# Made a Dragonsona Recently, Thoughts?



## Rhinorocket (Feb 25, 2016)

I also have her anthro form, but it's slightly NSFW, so I wasn't sure if I should post the full image here.
Possible nsfw: www.furaffinity.net: Anthro Dragon by Rhinorocket

I was just curious to see what you all thought of her.


----------



## Deleted member 82554 (Feb 25, 2016)

Dragons are bad and you should feel bad. Foxes are best.

Does look good though.


----------



## Rhinorocket (Feb 25, 2016)

Mr. Fox said:


> Dragons are bad and you should feel bad. Foxes are best.


Foxes are best, that's why i chose something else, cuz i am not best. ;o;


----------



## Endless/Nameless (Feb 25, 2016)

i liketh


----------



## Rhinorocket (Feb 25, 2016)

Endless/Nameless said:


> i liketh


Thine comment bringith me great jubilation.


----------



## aurowolf (Feb 25, 2016)

I love dragons, a lot. Your dragonsona is hawt.


----------



## Sforzie (Feb 25, 2016)

She looks like she's made of cranberry sauce and cool whip.

I approve.


----------



## Rhinorocket (Feb 26, 2016)

Sforzie said:


> She looks like she's made of cranberry sauce and cool whip.
> 
> I approve.


Yesss! That's the kind of response i was hoping for! 
(_Originally was gonna be blackberry/blueberry sauce and cream, but that would have been a little too dark.)_


----------



## TheKC (Feb 26, 2016)

She looks really cool!

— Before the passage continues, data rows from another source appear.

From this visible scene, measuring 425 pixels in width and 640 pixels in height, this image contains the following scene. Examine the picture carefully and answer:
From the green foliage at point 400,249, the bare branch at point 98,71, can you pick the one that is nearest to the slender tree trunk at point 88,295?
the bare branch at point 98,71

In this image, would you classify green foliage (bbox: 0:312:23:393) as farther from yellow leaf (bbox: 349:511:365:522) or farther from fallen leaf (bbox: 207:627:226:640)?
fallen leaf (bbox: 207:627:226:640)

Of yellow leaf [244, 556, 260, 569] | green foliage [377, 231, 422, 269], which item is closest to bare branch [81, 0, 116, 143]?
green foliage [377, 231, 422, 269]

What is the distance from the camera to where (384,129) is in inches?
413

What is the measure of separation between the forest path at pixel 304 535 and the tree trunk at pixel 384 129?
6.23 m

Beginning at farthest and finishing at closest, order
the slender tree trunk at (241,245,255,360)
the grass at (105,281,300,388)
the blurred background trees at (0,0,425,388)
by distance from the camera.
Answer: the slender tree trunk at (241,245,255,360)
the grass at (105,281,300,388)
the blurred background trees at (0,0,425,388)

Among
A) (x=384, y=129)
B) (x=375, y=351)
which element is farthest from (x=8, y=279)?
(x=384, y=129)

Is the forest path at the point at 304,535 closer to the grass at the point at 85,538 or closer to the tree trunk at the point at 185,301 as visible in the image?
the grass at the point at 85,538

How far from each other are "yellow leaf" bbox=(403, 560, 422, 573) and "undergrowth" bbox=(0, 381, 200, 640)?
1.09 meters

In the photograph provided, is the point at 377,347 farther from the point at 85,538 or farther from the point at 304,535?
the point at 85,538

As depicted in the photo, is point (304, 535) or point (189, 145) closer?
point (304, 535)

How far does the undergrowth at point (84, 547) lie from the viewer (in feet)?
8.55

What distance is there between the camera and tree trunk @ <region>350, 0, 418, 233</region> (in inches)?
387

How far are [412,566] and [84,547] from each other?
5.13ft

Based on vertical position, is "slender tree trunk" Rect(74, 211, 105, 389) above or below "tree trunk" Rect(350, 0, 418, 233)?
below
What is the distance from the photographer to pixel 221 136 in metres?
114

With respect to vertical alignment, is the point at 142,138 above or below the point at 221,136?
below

I love the colors you used and the, I'm not sure if they are scales that stick out but they look cool!


----------



## SodaBubbles (Feb 26, 2016)

Damn I love this design! I love the colors (red is one of my faves) and the design is so cool. Also I watched you because I want to see moooooaaaaaarrrrrrrr.


----------



## Rhinorocket (Feb 26, 2016)

TheKC said:


> She looks really cool! I love the colors you used and the, I'm not sure if they are scales that stick out but they look cool!


I have a thing for fluffy butts. :]



SodaBubbles said:


> Damn I love this design! I love the colors (red is one of my faves) and the design is so cool. Also I watched you because I want to see moooooaaaaaarrrrrrrr.


Aaaaaaa! Thank you! :3 Moar will come soon enough. *o*


----------



## SodaBubbles (Feb 26, 2016)

Yay! And you're welcome


----------



## FluffyStryker (Feb 27, 2016)

Alright... That's epic. Kinda don't have words to describe it because I haven't seen something like this before, but dang.


----------



## OddOcculitist (Mar 5, 2016)

I love how there a bit of pale blue here and ther. It is super pretty!


----------



## Rhinorocket (Mar 5, 2016)

OddOcculitist said:


> I love how there a bit of pale blue here and ther. It is super pretty!


Thanks! I tried to do some kind of subtle opalescent effect with the whiter scales.


----------



## OddOcculitist (Mar 5, 2016)

I noticed. It looked great. Gave more depth to the whiter parts


Rhinorocket said:


> Thanks! I tried to do some kind of subtle opalescent effect with the whiter scales.


----------



## Eezo (Mar 7, 2016)

Your dragon has some cool looking back plates there, especially where they get long at the tail.  Also, as everyone else here has said, those are some great color choices!


----------